The problem |
Find the string "screws" in the data, then copy every line where it is found.

* * * * * * *

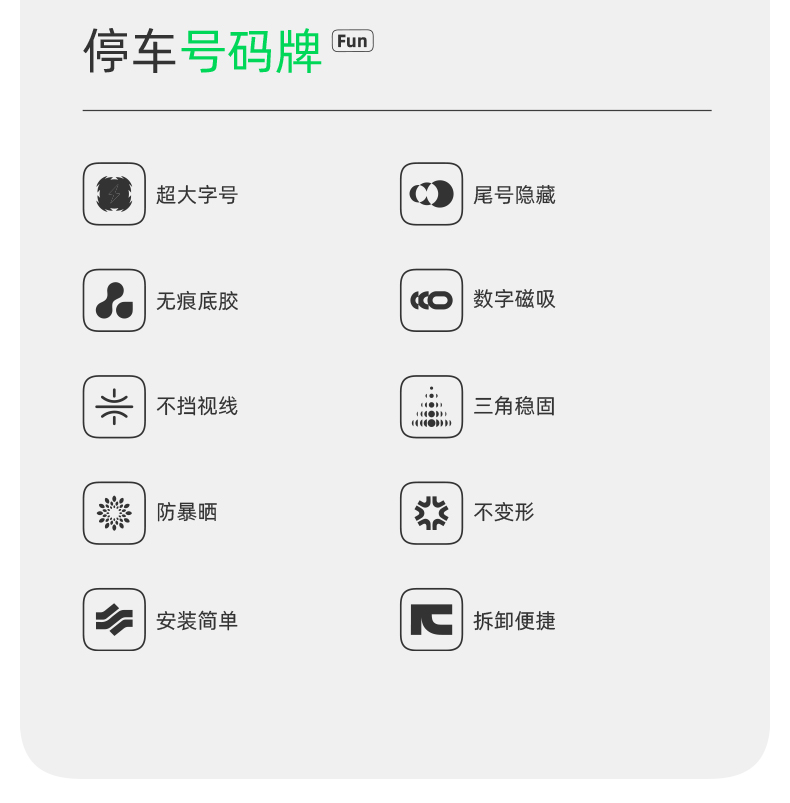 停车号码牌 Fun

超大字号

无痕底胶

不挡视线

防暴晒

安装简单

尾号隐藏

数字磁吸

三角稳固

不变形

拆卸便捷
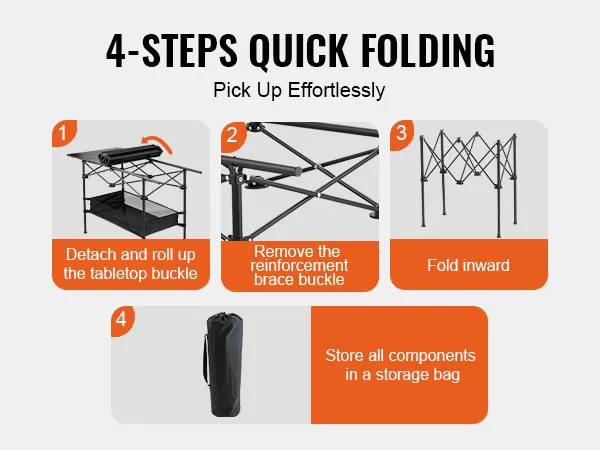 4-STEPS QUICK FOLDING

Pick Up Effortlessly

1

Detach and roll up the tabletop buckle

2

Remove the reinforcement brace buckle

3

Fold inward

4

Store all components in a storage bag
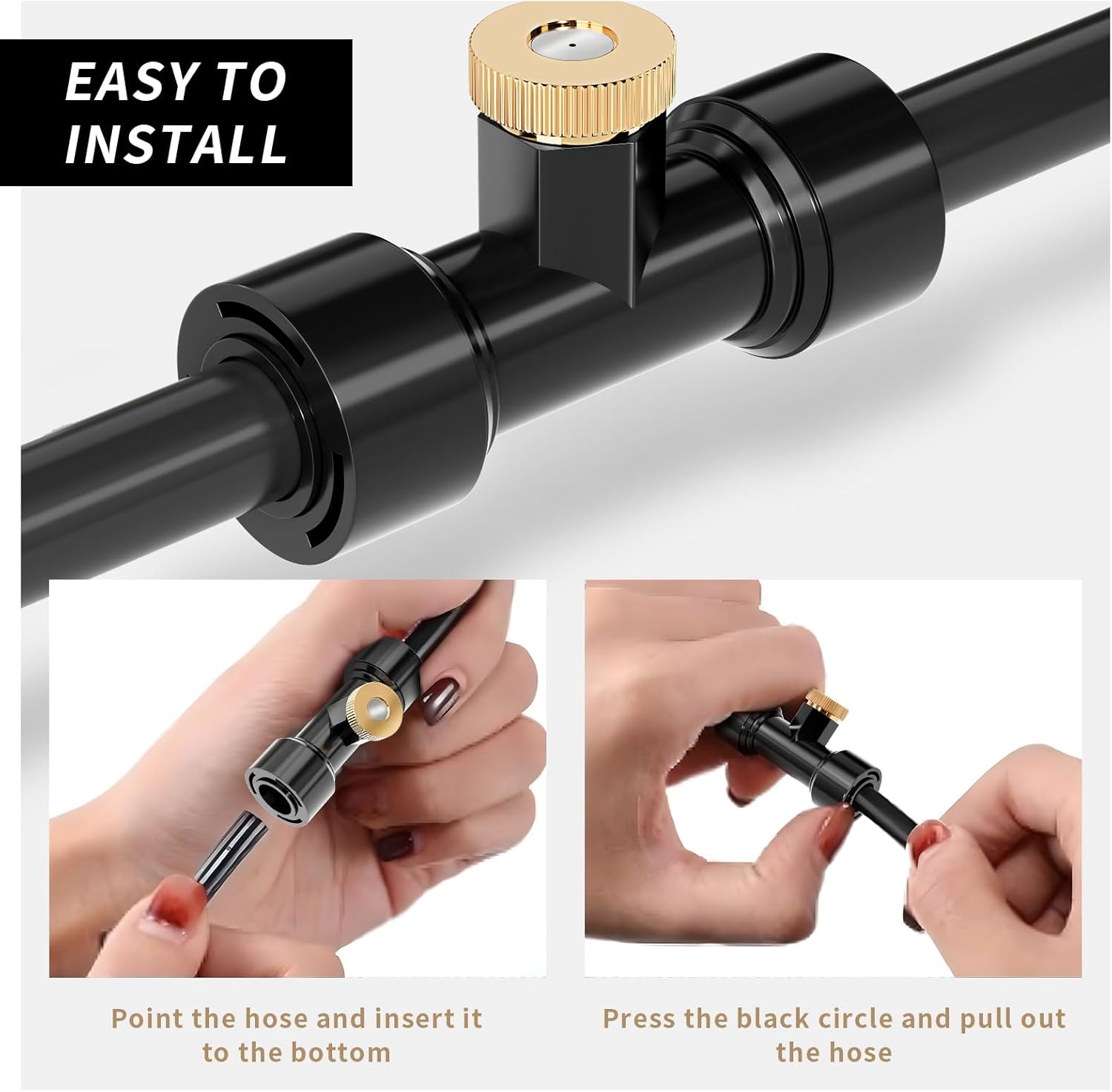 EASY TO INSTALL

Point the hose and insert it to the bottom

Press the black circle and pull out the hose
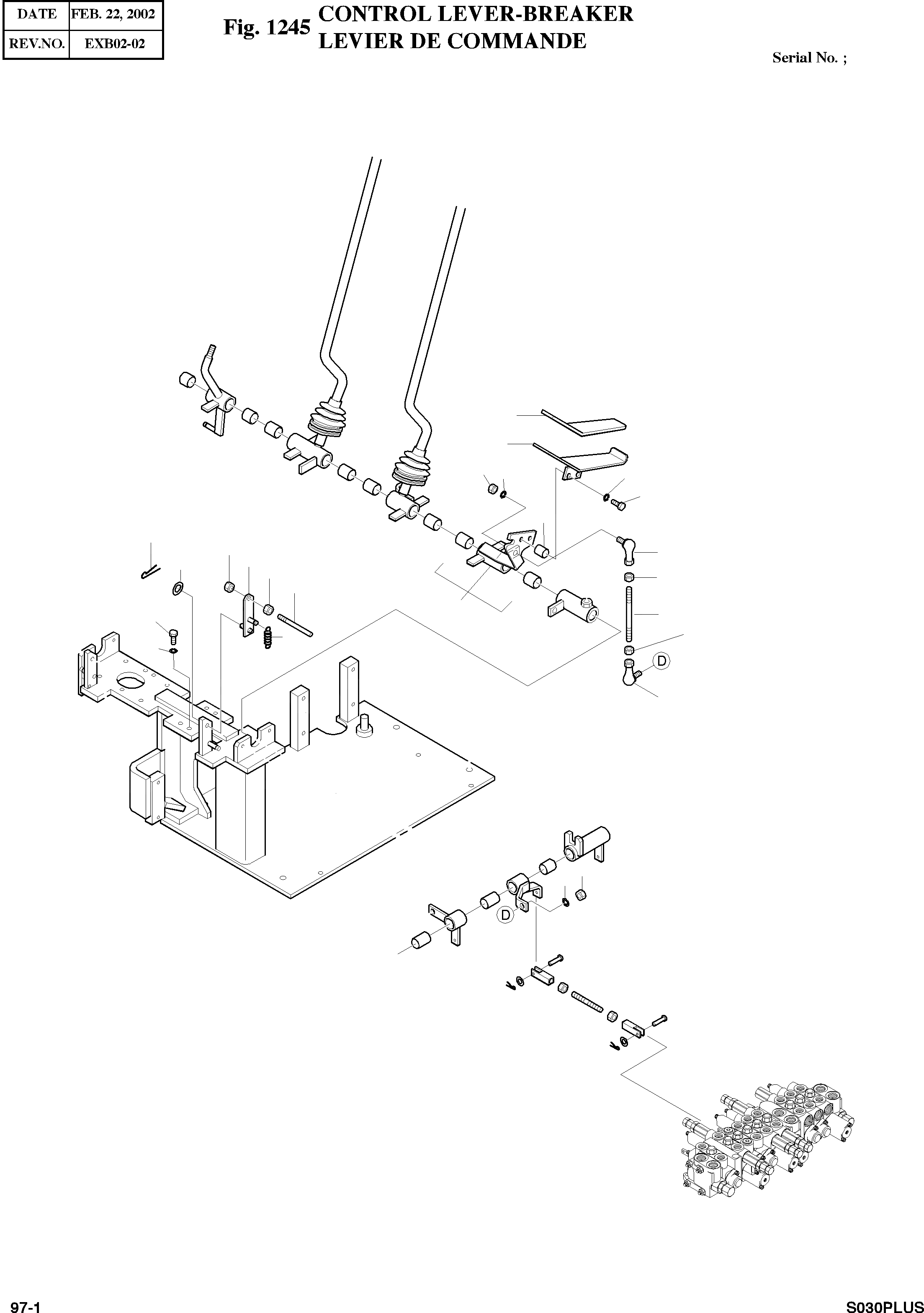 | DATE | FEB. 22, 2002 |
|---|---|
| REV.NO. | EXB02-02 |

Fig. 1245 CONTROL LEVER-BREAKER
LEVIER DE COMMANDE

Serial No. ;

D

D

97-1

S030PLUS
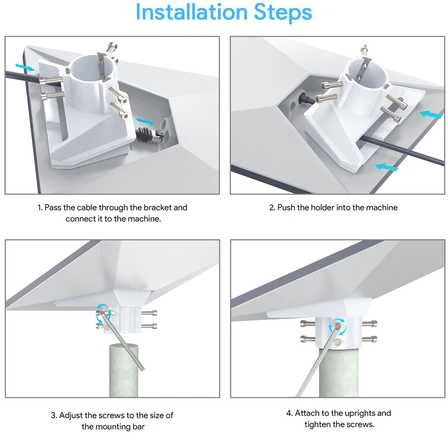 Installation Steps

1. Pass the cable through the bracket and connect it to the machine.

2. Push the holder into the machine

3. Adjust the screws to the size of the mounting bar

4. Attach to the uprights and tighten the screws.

* * * * * * *

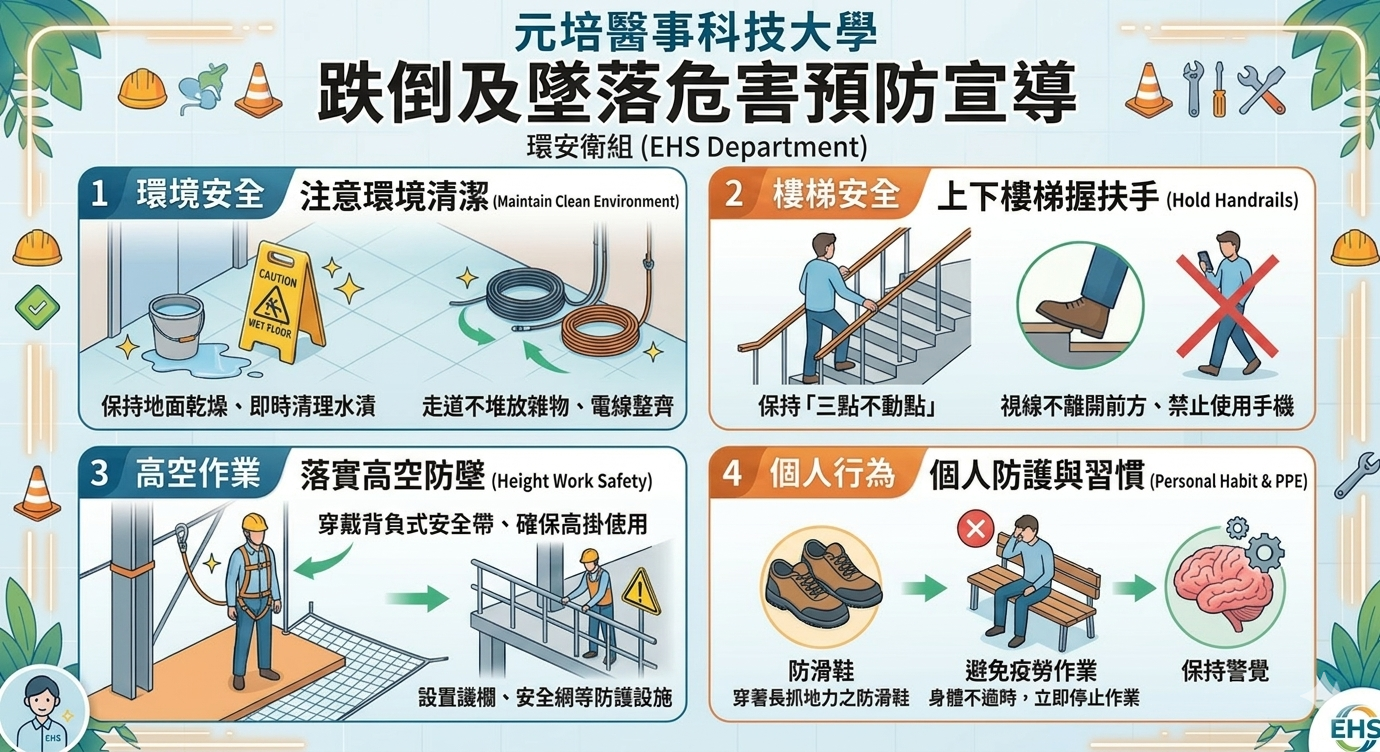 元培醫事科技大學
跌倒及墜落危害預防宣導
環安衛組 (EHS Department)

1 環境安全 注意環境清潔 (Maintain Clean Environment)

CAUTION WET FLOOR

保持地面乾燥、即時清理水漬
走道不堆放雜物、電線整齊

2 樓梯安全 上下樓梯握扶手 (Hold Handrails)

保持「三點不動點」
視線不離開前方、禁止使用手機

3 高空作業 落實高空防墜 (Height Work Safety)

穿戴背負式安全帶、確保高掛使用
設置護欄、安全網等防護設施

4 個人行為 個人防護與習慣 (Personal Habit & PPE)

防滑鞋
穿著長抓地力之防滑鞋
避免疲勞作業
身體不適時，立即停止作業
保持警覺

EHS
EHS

* * * * * * *

Exercise solution |
3. Adjust the screws to the size of the mounting bar
4. Attach to the uprights and tighten the screws.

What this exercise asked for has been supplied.